La señora Hellinger, al contrario, asumió su aspecto áspero y refunfuñó algo como: «modales de fumadero.»
Cuando el doctor vio la tranquila mesa del desayuno y a sus amigos que, con la cara de todos los días, lo miraban con estupor, se dejó caer en una silla con un suspiro de alivio. ¡Así, pues, la terrible cosa no se había realizado! Pero, un instante después, la ansiedad volvió a apoderarse de él.
—¿Dónde está Olga? —tartamudeó alzando los ojos hacia la puerta, como si fuera a verla entrar en ese instante.

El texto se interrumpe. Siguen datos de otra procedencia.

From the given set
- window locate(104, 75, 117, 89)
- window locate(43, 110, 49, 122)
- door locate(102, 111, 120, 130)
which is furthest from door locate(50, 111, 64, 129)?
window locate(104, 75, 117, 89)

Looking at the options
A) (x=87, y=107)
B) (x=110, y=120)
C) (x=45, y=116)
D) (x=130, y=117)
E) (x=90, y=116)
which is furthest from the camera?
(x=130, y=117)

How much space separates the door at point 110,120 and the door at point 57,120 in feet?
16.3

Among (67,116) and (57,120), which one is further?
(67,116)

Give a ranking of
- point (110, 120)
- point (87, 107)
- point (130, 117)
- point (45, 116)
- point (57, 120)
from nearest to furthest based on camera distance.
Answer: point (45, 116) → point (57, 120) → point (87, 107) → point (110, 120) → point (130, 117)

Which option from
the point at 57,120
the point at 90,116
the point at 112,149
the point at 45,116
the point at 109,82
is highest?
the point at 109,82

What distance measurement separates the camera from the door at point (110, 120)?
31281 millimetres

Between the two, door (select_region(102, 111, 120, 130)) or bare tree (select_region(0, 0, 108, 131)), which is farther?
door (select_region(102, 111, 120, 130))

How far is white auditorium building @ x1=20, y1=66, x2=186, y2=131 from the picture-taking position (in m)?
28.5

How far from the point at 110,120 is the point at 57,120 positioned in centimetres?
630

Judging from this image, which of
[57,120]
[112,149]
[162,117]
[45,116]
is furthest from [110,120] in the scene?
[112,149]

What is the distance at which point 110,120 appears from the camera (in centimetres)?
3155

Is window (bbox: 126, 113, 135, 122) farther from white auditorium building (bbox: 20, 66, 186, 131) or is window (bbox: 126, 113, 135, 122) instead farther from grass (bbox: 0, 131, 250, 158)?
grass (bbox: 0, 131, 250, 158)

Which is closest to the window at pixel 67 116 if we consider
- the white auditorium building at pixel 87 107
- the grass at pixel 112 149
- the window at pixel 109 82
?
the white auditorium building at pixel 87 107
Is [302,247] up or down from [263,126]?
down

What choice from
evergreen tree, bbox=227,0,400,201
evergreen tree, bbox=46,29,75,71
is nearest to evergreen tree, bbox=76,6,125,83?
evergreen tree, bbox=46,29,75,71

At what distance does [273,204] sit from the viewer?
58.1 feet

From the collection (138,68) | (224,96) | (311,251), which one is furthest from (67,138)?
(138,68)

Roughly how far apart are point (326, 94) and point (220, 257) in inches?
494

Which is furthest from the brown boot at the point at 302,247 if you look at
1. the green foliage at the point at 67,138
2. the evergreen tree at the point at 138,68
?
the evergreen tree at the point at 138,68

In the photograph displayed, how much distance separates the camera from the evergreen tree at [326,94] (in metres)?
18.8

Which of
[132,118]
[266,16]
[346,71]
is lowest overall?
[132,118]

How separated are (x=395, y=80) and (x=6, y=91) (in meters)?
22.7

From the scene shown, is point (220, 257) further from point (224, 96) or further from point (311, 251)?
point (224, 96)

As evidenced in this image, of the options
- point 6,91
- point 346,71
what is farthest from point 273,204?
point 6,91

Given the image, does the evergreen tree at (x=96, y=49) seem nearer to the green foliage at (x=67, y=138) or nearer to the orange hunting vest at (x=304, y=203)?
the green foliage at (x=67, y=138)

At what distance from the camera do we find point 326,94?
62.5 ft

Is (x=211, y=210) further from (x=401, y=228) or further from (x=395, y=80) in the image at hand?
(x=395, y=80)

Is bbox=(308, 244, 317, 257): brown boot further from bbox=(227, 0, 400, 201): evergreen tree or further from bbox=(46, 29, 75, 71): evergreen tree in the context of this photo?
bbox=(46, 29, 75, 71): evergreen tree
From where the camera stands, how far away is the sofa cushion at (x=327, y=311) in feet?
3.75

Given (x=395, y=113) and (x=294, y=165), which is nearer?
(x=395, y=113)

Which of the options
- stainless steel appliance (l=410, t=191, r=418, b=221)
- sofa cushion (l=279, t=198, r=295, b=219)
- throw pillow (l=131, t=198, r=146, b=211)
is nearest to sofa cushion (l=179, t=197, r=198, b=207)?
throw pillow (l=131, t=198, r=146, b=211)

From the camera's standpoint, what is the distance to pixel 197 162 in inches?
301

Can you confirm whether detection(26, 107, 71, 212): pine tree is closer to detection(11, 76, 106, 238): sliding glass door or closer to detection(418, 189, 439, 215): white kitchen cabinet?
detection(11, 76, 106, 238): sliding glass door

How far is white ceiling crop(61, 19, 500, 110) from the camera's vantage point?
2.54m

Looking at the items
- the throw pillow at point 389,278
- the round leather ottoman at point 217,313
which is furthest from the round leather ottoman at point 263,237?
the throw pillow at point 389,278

—¿Olga? —dijo la señora Hellinger encogiéndose de hombros—. ¡Qué sé yo! Sin duda va a venir de un momento a otro; ¿es por algo urgente?
—¡Alabado sea Dios! —exclamó el doctor juntando las manos—. ¡De modo que ya ha bajado!
—No, eso no —dijo la señora Hellinger—. La señora Duquesa se ha dignado dormir hoy un poco más.